VAIJU NARAVANE in Argenteuil, Aulnay-sous-Bois
DUSK is falling fast as I step off the RER or rapid suburban train network at Argenteuil, one of Paris' toughest suburbs, some 30 kilometres north of the city. Mehdi Lallaoui, writer and film-maker of Algerian origin who grew up in these parts, is waiting for me and we make our way cautiously up the overbridge that separates the cite (housing estate) from the railway track.
Over a hundred thousand people, mainly of North and West African origin, live here, massed in box-like apartments in tower blocks built on both sides of the "dalle" or central walkway. The structures date back to the 1960s and show their age - peeling paint, broken windows despite the onset of winter, graffiti-smeared walls, an erratic lift that stops only on floors nine and 19. The black stains left by Molotov cocktails, shattered beer bottles and the calcinated carcasses of several cars bear witness to the recent violence.

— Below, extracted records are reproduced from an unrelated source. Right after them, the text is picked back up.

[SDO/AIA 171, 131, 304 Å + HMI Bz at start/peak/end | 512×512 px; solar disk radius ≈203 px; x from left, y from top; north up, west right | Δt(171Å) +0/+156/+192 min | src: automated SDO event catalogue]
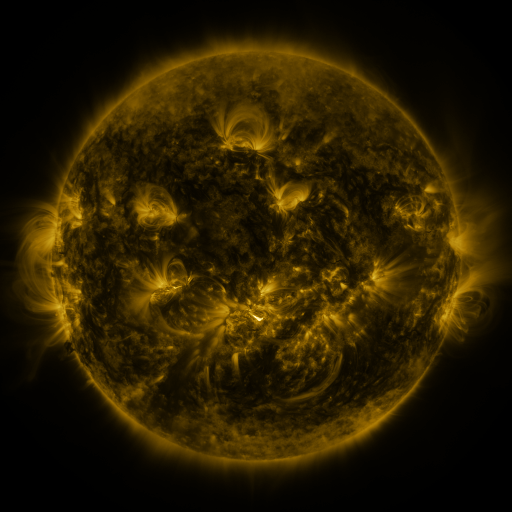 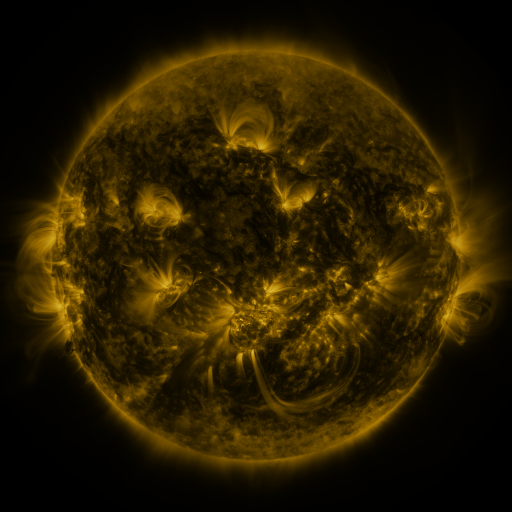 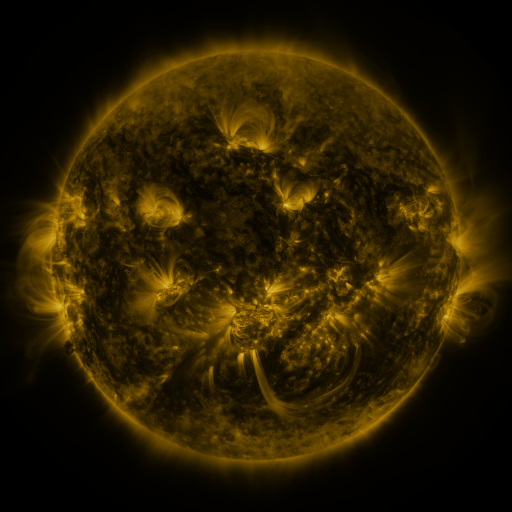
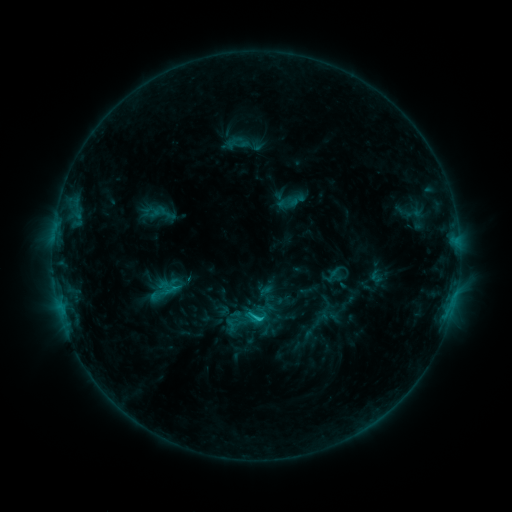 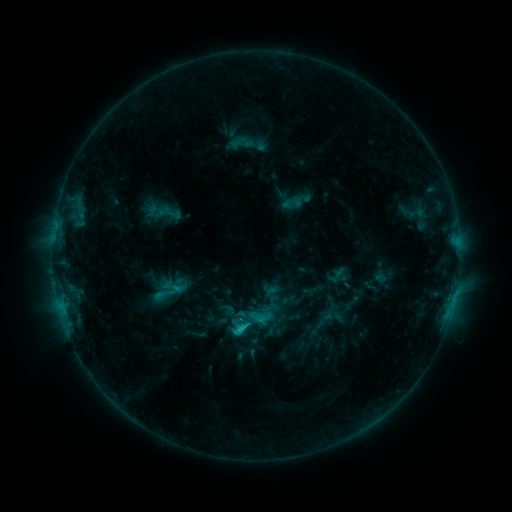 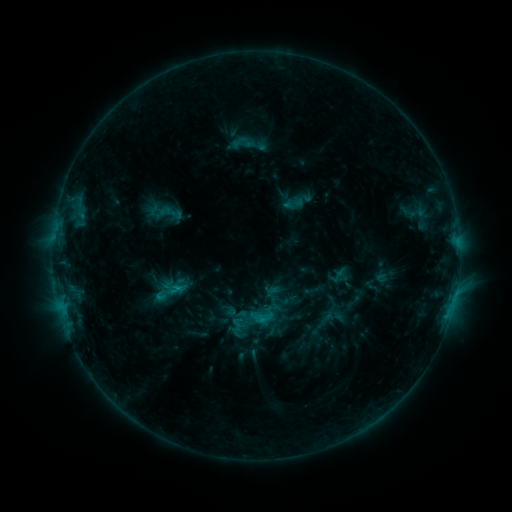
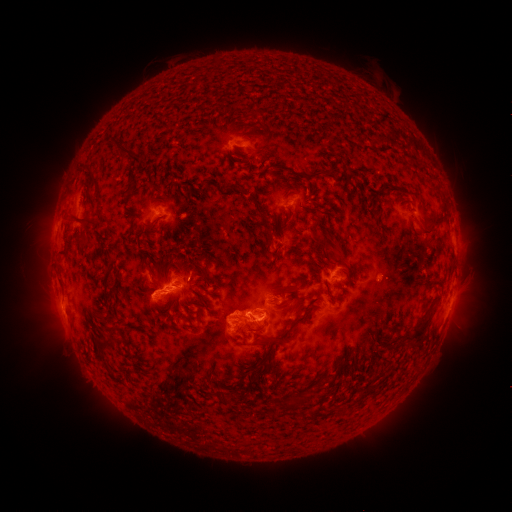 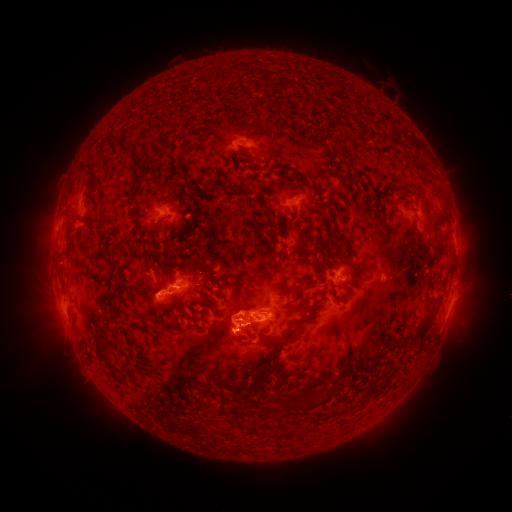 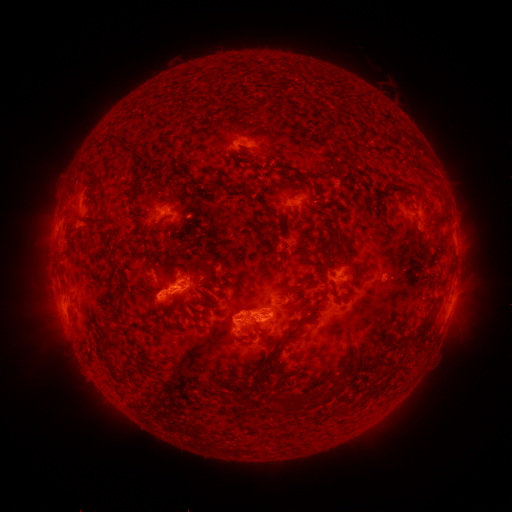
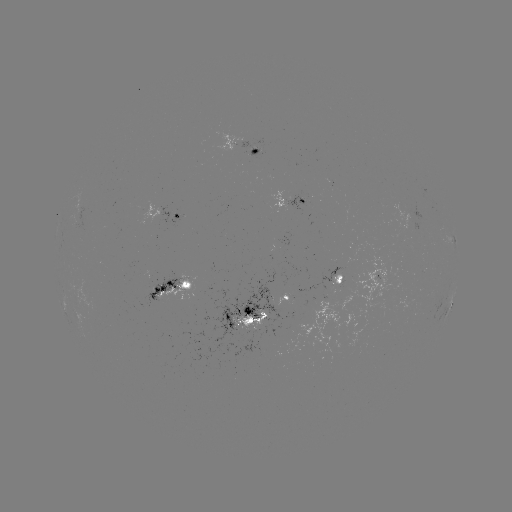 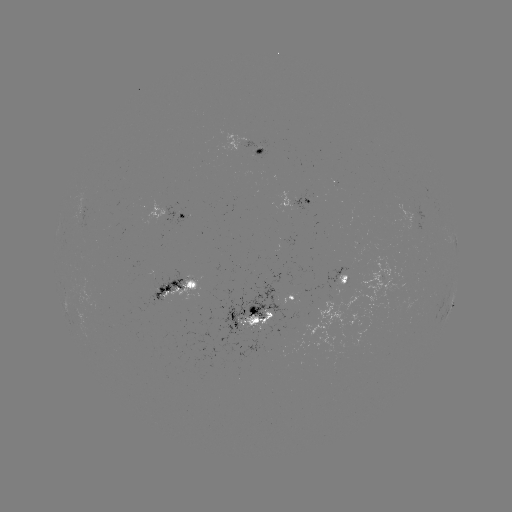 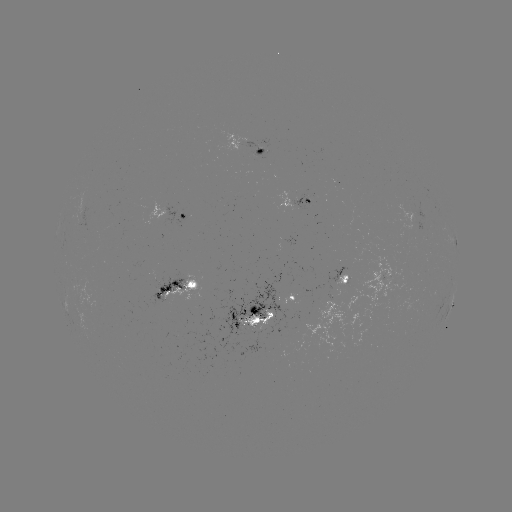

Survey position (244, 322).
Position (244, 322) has emerging-flux region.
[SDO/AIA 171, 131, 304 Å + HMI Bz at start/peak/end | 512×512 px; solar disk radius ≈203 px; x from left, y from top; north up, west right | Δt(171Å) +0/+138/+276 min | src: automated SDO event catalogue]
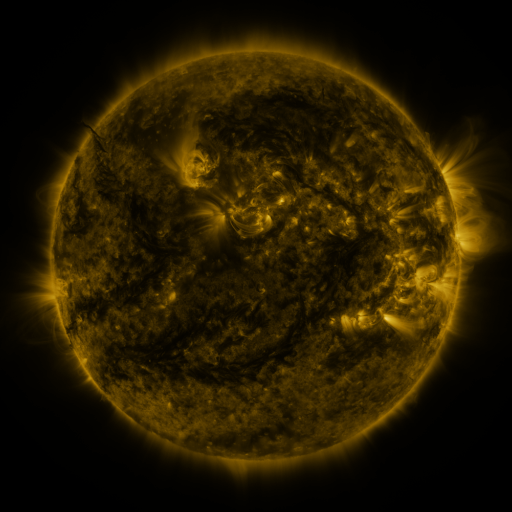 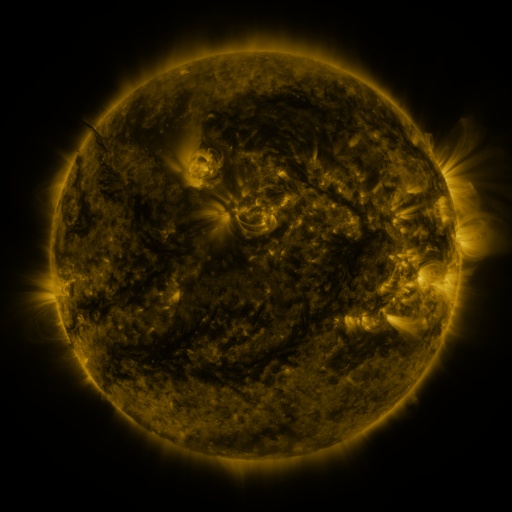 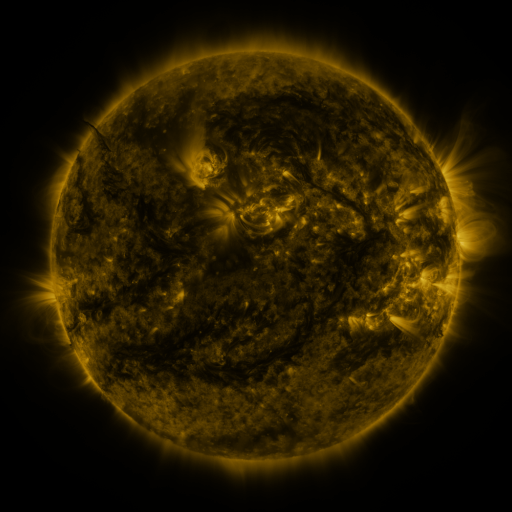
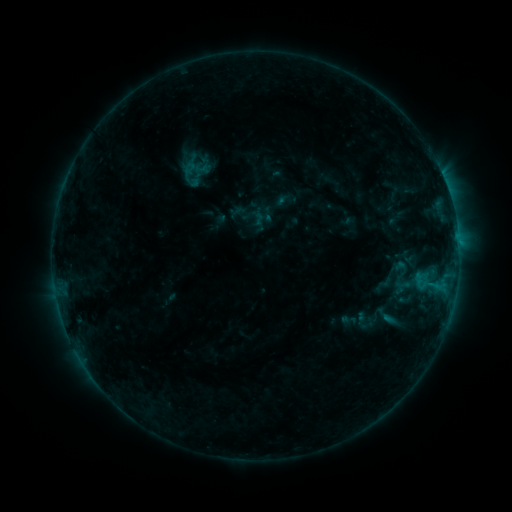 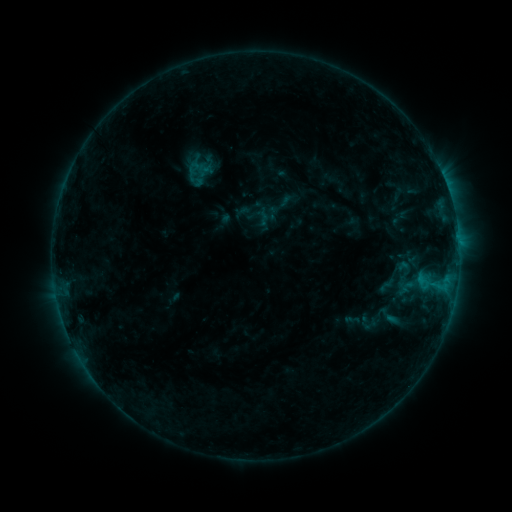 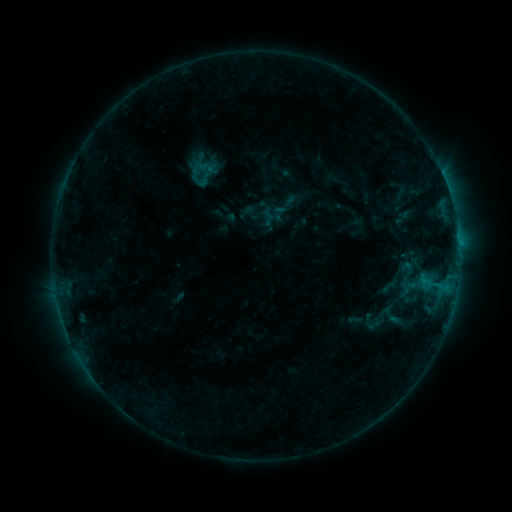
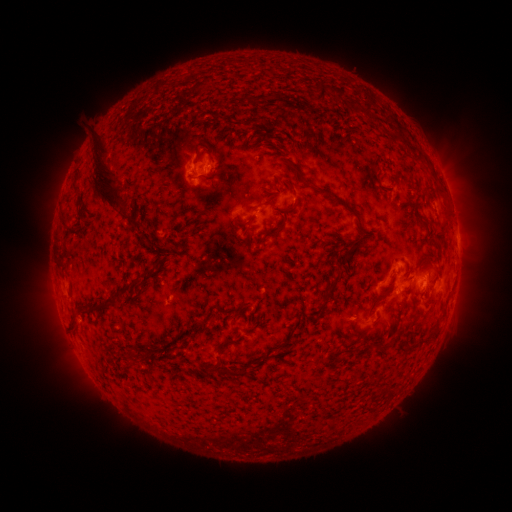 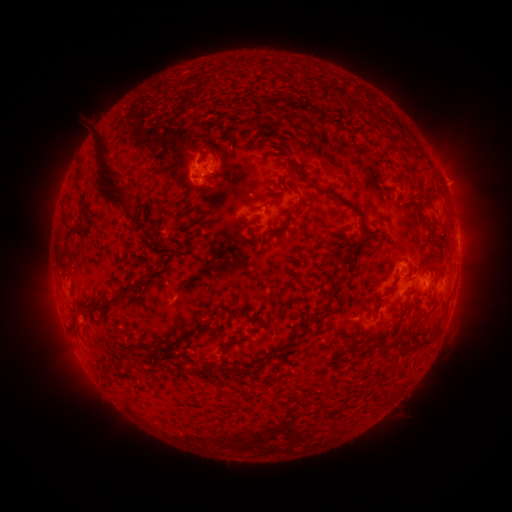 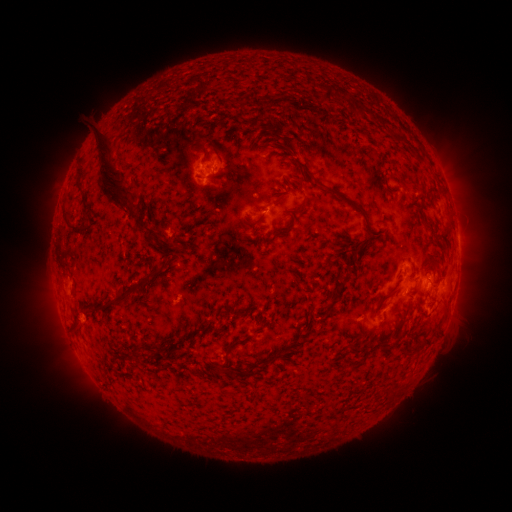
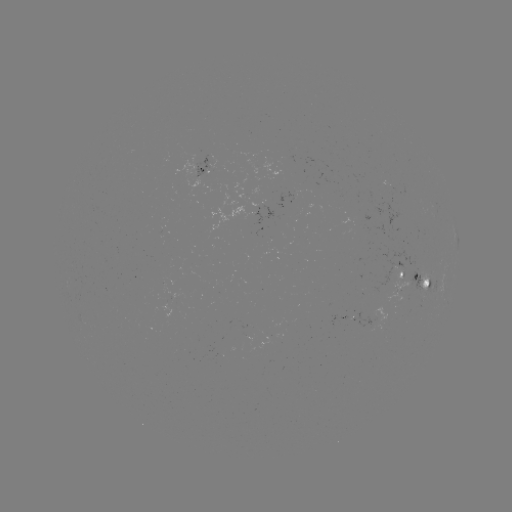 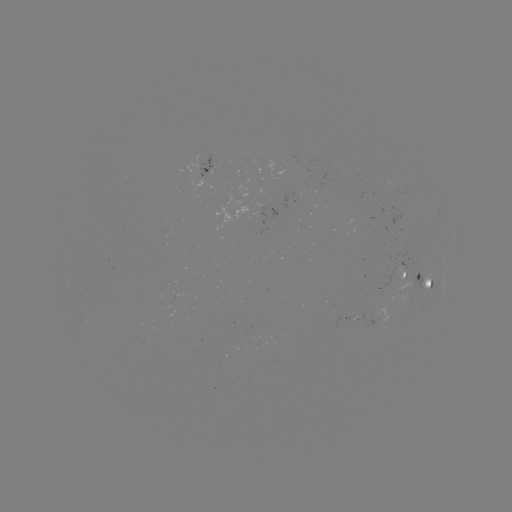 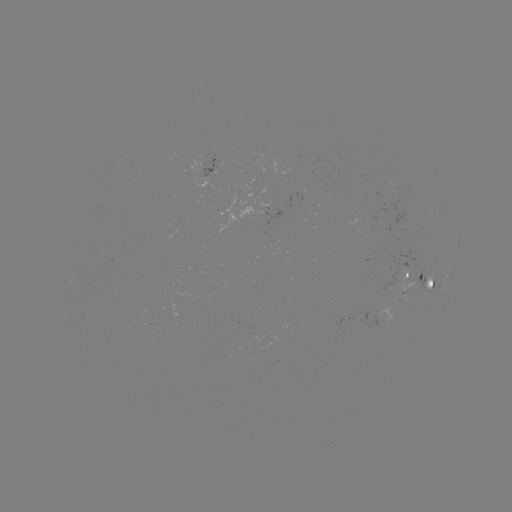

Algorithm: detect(filament eruption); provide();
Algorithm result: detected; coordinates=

This evening, the police are taking no chances. They are massed together on the central parvis, a hundred-odd dark, menacing and helmeted figures, shatter-proof plastic shield in one hand, truncheon in the other. They remain clustered together, their body language is defensive and offensive at the same time, giving out a message of aggression and hostility. Groups of 10 go out on patrols in the area, leaving the bulk of their colleagues to occupy the central walkway.
Across the parvis, a scattered group of youngsters wearing the uniform of the cites - tennis shoes, sweat shirts or jogging suits, parkas with hoods pulled low over the forehead. The two groups eye each other warily. Both know that the smallest gesture on either side will bring down the fury of hell upon the estate, as it did the night before, when a coke can flung at a policeman became the signal for a collective charge. There is aggression and provocation on both sides. Over 60 cars were burnt in Argenteuil alone.
The youngsters, some of them barely 12, play cat and mouse with the police, lighting fires in garbage bins and running away, melting into the shadows of the ill-lit estate, calling their mates on their cell phones to do likewise on the other side. Their tactic of starting several small fires at once is successful, obliging the policemen to break formation. Small groups of youngsters armed with sticks, baseball bats, petrol bombs, stones and petanque balls then attack the dispersed policemen.
"We taunt them. We want to provoke them. They show us no respect. How can they expect us to respect them?" asks a strapping North African youth who refuses to give his name. He is articulate with a cultured voice and is the tacit spokesman of the group. "You would not expect a person like me to indulge in burning cars and buses, would you? I have gone to university and I have a Master's degree in economics and marketing. Where has it got me? I have no job, just a temporary post as a delivery boy. I don't like burning and mayhem. But this is the only way our voice will be heard. The contempt the administration and the police force reserve for us is astounding. We are treated like dogs. Well, in that case we end up behaving like whipped dogs pushed to the limit. And then they colonised us, tortured our grandfathers. I want revenge from this society."
It was in Argenteuil that French Interior Minister Nicolas Sarkozy made the remarks that sparked off a furious reaction. Referring to high crime levels in immigrant suburbs, he said he would "hose down" the cites and get rid of the "scum".
The suburban malaise runs deep. Massive unemployment led to the creation of these ghettos, which have now become no-go zones for the police with drug-traffickers and criminal gangs laying down the law. "We get the worst teachers, our schools are under-equipped, and the school dropout rate is very high. In the absence of employment, young people are tempted by easy money and a life of crime. But all of us are not like that. Given half a chance and the right encouragement, we too would do well," the anonymous spokesman says.
Not everyone agrees. Valerie, a retired schoolteacher who taught in Aulnay, said she did her best but in the end threw in the towel. "They did not want to learn. Nothing interested them except the latest gadgets, clothes, shoes and they stole to buy what they wanted. I knew students who would hold up passengers on the RER at knife-point and take things off them - phones, jackets, even shoes. And I found the parents were just not present or had forgotten their parenting skills. A teacher is there to impart knowledge and to form character. But we cannot give a moral code to someone whose parents turn a blind eye to anti-social behaviour."